SELECTED EXTRACT:
====================

# First tank 4 months in



## jon57 (Sep 26, 2010)

Hi everyone,

I have been lurking on this site for over 3 years, reading and learning everything I can from you guys. Finally after years of planning I have managed to finish my tank and it has now been growing in for about 4 months.

Construction
Its an Exoterra 90X45X90 cm, with a expanding foam, gorilla glue-peat background. It has a false bottom made of eggcrate and fleece. The substrate is a homemade ABG mix, containing tree fern fibre, peat, orchid bark, sphagnum and charcoal. The water feature is a piece of epiweb with a pump-driven drip-wall. Lighting is 4 Exoterra 2.0 26 W bulbs.

Plants
Liverwort
•	Marchantia sp. ?
Moss
•	Epiweb moss mix
•	Unknown tropical moss
•	Unknown tropical moss (black jungle)
Ferns:
•	Pellaea rotundifolia
•	Polystichum lepidocaulon
•	Davallia trichomanoides
Selaginella:
•	Selaginella sp. (Central America)
Bromeliads:
•	Crypthathus microglaziouii
•	Neoregelia fireball (var. variegated)
•	Neoregelia schultesianio (purple red)
•	Neoregelia ampullaceal
•	Neoregelia sp. Var. ‘fancy free’
Tillandsia:
•	Tillandsia sp.1
•	Tillandsia sp.2
Orchids:
•	Orstadella centradenia
•	Madevallia kimballiana X ampullaceal
•	Paphiopedilum sp.
•	Aerangis punctate
•	Aerangis luteo alba var rhodosticta
•	Laelia pumila
•	Cattleya intermedia ‘Blue’ X Brassavola perrinii
•	Pleurothallis yucatanensis
Misc angiosperms:
•	Cissus discolour
•	Ficus scandens
•	Fittonia sp.

====================

Can you carry on the terrarium build post from the line "Fittonia sp."? The material has no connection to the terrarium build post.

DATA:
====================

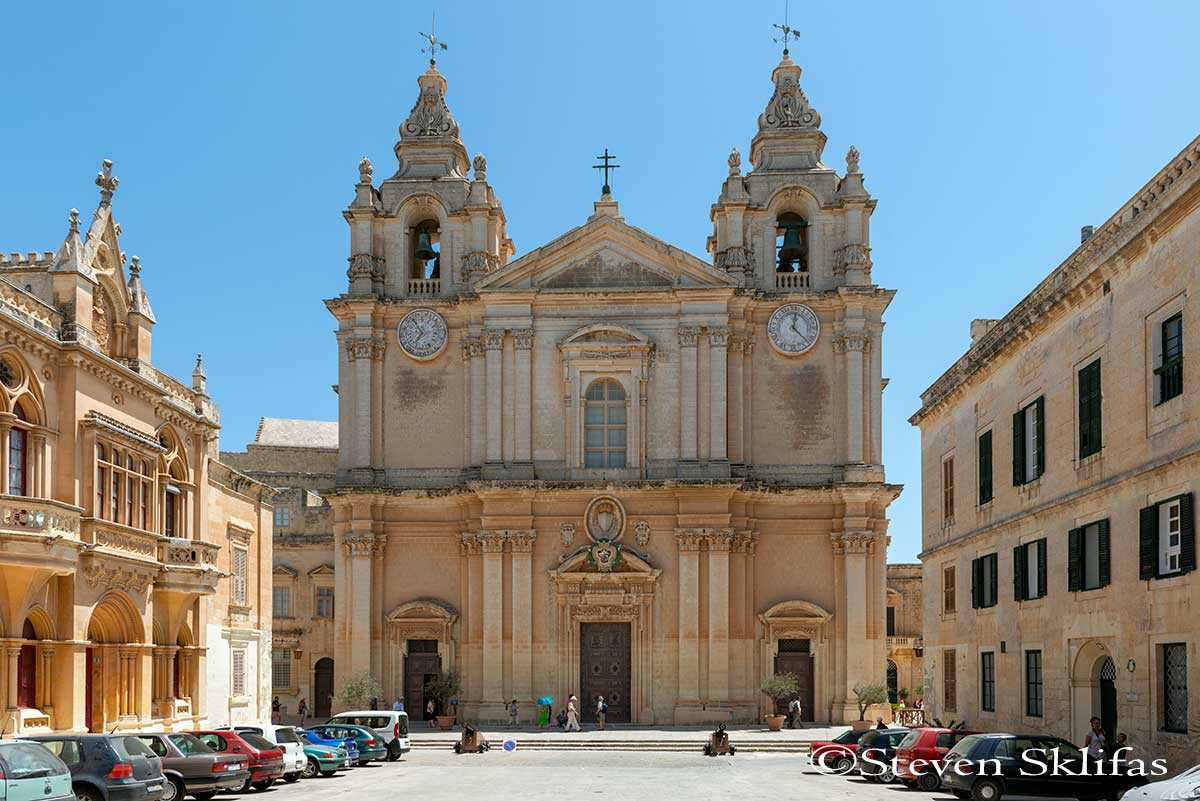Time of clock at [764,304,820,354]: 12:22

====================

ANSWER TO THIS EXERCISE:
•	Marcgravia sinenisii
•	Pellonia repens

Aquatic angiosperms
•	Anubias barteri var. nana
•	Hydrocotyle sp.

Frogs
None yet thinking about a pair of D. leucomelas


So here are some pics to see what you guys think.



Cheers
Jon

Tank growth during August, October and December 2013


----------



## frogparty (Dec 27, 2007)

It looks like all your research and planning really paid off! VERY NICE


----------



## jon57 (Sep 26, 2010)

Thanks Frog Party, it has taken a lot of work and money, but definitely worth the investment of both. Just can't wait to get the frogs in there, I have already seeded it with tropical springtails and woodlice and have just started culturing the ff's.

Here are some close up pictures to show off some of the plants.

Mid tank shot



Epiweb moss mix









Marcgravia and mossy branch









Paranut pod









Broms












Cheers
Jon


----------



## frogparty (Dec 27, 2007)

that liverwort you have growing near the Marcgravia is INSANELY cool


----------



## rigel10 (Jun 1, 2012)

Wow! If this is your first tank, it will be difficult for you to overcome this masterpiece? Great! One question: where did you buy gorilla-glue in the UK?


----------



## epiphytes etc. (Nov 22, 2010)

I was going to say the same thing.


----------



## jon57 (Sep 26, 2010)

Thanks guys much appreciated. 

The liverwort is probably the fastest growing plant in there, I started off with a 10 x 10 cm patch and now have it growing in three places. The spores of the liverwort have also sprouted in the dripwall and elsewhere in the tank.

I got hold of the gorilla glue off amazon, a 1 litre bottle only cost £20, and it was more than enough to cover the masses of foam in the tank.

Already planning the next tank with tincs in mind, but will hold off until the spring, when I have more time and cash. Very additive hobby this.

Cheers
Jon


----------



## jon57 (Sep 26, 2010)

Just snapped these pictures of a couple of the orchids in the tank.

Orstadella centradenia flowers just started opening, more buds are also forming on other terminal leaflets elsewhere on the, I think it will be putting on a good show.



Madevallia kimballiana X ampullaceal a really nice orhcid that has grown 5 leaves since being in the tank, just hoping it will be flowering soon.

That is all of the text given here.